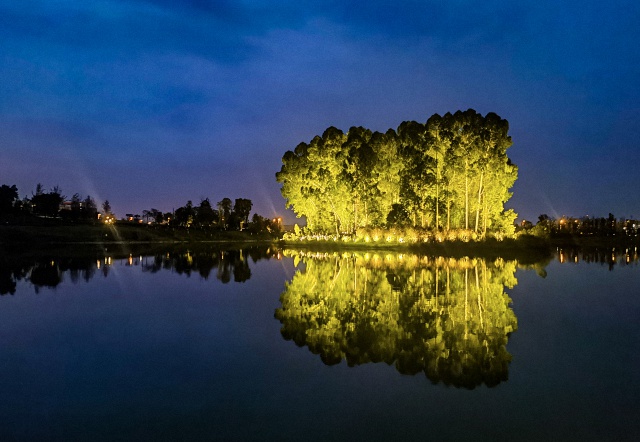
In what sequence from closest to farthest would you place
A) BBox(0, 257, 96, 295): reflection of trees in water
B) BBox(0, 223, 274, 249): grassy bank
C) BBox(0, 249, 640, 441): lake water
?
BBox(0, 249, 640, 441): lake water → BBox(0, 257, 96, 295): reflection of trees in water → BBox(0, 223, 274, 249): grassy bank

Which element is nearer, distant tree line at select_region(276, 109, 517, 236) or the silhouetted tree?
distant tree line at select_region(276, 109, 517, 236)

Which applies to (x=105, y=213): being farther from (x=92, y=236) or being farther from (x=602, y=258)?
(x=602, y=258)

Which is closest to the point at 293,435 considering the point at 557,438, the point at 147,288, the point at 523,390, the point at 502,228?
the point at 557,438

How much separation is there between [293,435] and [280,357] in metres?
3.37

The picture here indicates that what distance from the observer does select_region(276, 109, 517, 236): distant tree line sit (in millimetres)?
45875

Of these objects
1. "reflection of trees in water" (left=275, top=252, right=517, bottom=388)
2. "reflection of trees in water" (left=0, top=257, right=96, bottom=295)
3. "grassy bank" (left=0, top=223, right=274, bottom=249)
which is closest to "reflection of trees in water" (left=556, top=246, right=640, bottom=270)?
"reflection of trees in water" (left=275, top=252, right=517, bottom=388)

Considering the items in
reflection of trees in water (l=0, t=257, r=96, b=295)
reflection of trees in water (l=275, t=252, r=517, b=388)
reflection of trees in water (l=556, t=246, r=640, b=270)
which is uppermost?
reflection of trees in water (l=556, t=246, r=640, b=270)

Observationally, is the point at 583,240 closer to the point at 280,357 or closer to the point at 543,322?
the point at 543,322

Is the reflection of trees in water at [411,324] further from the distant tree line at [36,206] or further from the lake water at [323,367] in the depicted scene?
the distant tree line at [36,206]

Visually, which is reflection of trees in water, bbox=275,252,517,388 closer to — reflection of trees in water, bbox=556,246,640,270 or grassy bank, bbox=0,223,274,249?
reflection of trees in water, bbox=556,246,640,270

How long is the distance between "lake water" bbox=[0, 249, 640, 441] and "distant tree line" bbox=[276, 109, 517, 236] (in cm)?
3120

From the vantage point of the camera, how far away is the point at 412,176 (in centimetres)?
4988

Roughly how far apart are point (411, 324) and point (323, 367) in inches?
148

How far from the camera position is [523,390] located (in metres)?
7.07
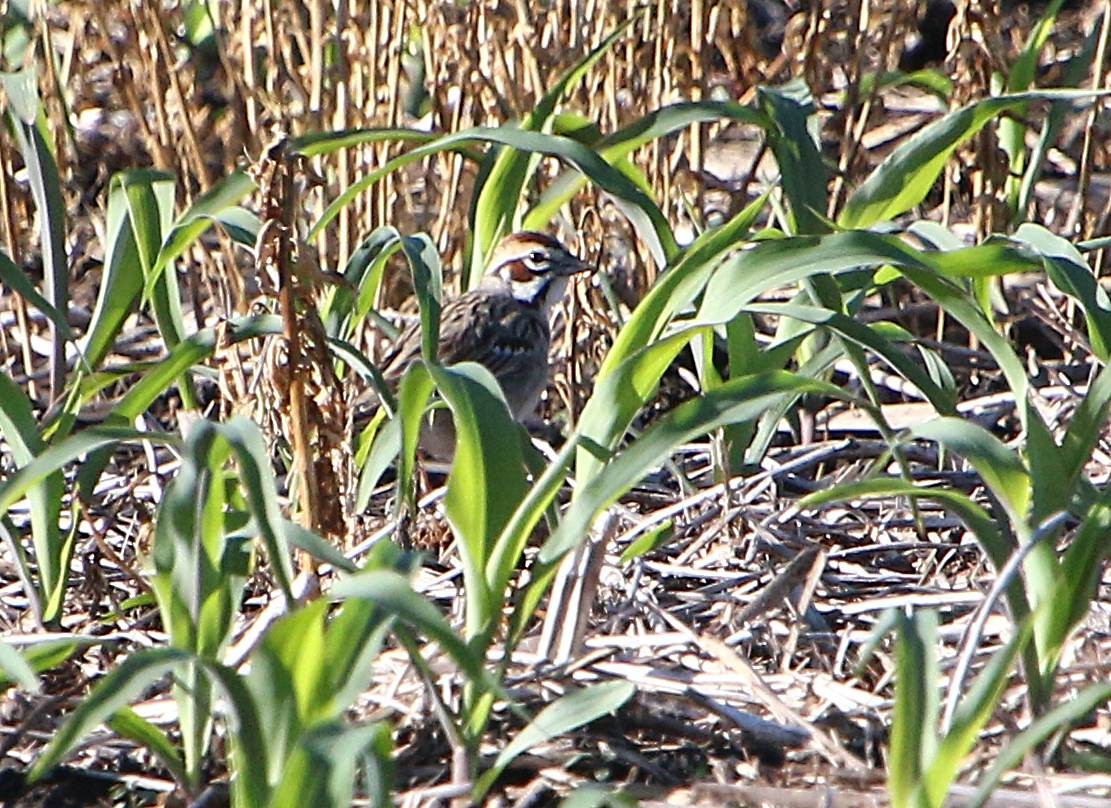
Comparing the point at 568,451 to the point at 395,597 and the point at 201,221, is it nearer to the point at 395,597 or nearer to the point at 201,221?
the point at 395,597

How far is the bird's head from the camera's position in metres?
4.84

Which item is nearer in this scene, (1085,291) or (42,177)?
(1085,291)

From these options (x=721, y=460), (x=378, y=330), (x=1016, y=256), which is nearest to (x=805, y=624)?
(x=721, y=460)

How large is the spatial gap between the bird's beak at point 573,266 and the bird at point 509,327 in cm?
16

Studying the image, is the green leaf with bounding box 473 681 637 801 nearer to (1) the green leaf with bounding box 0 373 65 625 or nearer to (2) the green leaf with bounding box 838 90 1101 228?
(1) the green leaf with bounding box 0 373 65 625

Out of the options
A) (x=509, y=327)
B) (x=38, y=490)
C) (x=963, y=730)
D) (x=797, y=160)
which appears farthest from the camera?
(x=509, y=327)

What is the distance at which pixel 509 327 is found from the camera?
5.39 metres

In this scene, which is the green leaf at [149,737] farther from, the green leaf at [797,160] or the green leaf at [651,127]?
the green leaf at [797,160]

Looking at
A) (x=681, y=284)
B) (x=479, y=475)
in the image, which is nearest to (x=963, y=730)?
(x=479, y=475)

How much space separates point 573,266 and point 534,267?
30 centimetres

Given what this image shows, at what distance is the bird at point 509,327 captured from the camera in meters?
5.06

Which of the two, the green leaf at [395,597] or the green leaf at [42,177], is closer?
the green leaf at [395,597]

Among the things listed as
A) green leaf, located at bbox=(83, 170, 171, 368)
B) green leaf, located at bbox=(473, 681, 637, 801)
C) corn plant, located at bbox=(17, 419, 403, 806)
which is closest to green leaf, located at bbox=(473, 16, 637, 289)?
green leaf, located at bbox=(83, 170, 171, 368)

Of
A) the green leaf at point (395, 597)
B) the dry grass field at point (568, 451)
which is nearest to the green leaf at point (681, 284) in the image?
the dry grass field at point (568, 451)
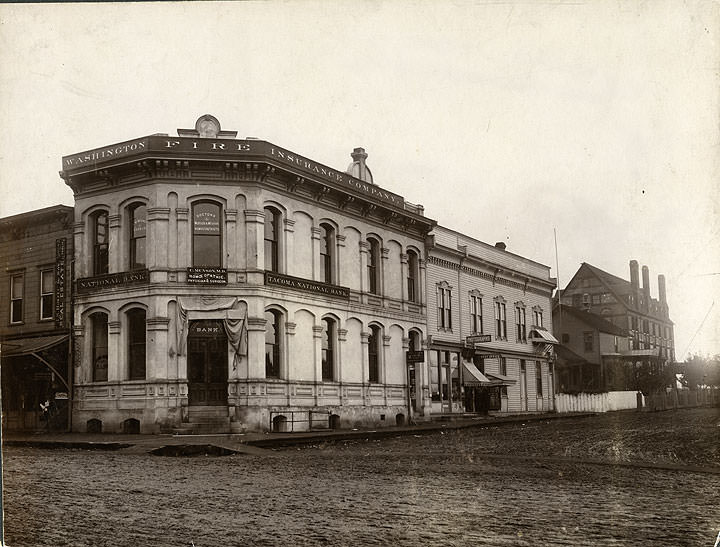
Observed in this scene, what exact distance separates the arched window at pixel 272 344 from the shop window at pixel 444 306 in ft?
36.5

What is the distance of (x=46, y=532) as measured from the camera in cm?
812

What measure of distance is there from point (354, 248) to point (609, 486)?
1841 centimetres

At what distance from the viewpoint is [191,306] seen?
22.7 meters

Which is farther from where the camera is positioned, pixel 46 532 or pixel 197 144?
pixel 197 144

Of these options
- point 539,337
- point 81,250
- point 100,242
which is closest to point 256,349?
point 100,242

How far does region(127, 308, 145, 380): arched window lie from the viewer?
75.5ft

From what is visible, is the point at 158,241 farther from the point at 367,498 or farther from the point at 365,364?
the point at 367,498

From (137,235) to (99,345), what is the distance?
3.53m

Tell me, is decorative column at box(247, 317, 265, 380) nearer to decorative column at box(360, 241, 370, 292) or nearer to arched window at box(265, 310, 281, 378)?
arched window at box(265, 310, 281, 378)

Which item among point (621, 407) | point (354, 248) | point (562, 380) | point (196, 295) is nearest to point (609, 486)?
point (196, 295)

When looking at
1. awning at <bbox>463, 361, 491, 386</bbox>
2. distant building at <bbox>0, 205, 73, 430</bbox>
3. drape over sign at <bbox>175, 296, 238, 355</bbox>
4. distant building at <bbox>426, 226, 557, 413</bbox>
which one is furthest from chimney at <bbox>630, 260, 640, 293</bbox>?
awning at <bbox>463, 361, 491, 386</bbox>

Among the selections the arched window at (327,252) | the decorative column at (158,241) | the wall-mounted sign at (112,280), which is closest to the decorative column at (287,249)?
the arched window at (327,252)

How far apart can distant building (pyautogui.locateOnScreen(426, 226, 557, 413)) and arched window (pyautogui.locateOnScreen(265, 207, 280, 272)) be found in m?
9.63

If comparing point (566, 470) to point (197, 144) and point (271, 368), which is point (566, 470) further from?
point (197, 144)
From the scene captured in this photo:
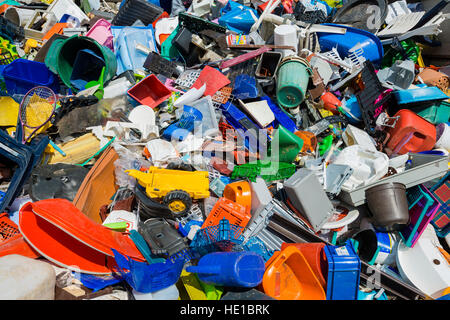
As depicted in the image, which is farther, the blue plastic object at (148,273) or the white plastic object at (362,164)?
the white plastic object at (362,164)

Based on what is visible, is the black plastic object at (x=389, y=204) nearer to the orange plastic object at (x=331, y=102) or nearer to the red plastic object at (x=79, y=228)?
the orange plastic object at (x=331, y=102)

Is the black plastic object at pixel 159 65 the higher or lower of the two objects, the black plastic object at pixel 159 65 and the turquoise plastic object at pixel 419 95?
the higher

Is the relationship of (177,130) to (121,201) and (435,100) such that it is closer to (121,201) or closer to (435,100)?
(121,201)

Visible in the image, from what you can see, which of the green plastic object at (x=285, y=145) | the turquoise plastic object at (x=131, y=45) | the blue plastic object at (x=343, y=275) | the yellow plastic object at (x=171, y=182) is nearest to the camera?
the blue plastic object at (x=343, y=275)

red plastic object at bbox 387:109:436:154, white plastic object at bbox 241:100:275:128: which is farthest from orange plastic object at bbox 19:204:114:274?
red plastic object at bbox 387:109:436:154

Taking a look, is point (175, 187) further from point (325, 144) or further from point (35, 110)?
point (35, 110)

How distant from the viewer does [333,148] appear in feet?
11.4

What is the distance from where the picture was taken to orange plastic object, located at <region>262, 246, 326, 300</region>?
89.7 inches

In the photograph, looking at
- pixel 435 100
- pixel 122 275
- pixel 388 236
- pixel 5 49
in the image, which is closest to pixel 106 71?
pixel 5 49

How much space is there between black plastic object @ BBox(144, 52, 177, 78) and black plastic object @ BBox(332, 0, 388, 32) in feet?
8.60

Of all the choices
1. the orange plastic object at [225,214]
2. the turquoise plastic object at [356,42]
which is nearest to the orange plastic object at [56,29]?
the turquoise plastic object at [356,42]

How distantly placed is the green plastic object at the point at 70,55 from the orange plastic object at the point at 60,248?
218cm

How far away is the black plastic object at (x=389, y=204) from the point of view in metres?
2.72

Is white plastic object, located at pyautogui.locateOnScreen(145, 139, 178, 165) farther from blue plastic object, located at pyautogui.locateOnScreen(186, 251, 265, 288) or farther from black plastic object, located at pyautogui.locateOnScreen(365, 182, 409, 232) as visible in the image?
black plastic object, located at pyautogui.locateOnScreen(365, 182, 409, 232)
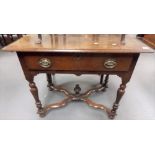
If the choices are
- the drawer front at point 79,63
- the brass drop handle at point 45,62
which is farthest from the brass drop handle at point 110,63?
the brass drop handle at point 45,62

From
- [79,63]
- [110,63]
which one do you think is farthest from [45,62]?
[110,63]

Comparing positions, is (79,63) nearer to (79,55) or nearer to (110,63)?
(79,55)

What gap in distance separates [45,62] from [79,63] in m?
0.21

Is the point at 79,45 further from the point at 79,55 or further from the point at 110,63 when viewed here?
the point at 110,63

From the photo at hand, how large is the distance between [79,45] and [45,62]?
0.78ft

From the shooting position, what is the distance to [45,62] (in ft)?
2.95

■ ■ ■ ■

- _WHAT THIS TASK INVOLVES_
From the line containing "If the choices are" to the last line of the material, please quote every line exactly and only those.

- _TASK SOLUTION_
If the choices are
- the drawer front at point 79,63
- the brass drop handle at point 45,62
which is farthest from the brass drop handle at point 110,63?
the brass drop handle at point 45,62

From
- [79,63]
- [110,63]
which one do you think is farthest from [45,62]?
[110,63]

Comparing positions, is (79,63) nearer to (79,55) or nearer to (110,63)?
(79,55)

What gap in distance separates [45,62] from [79,63] in m?
0.21

Is the point at 79,45 further from the point at 79,55 or further from the point at 110,63 when viewed here?
the point at 110,63

From the photo at hand, how large is the distance between [79,45] and [45,62]?
0.78ft

From the shooting position, what is the distance to [45,62] (in ft)?
2.95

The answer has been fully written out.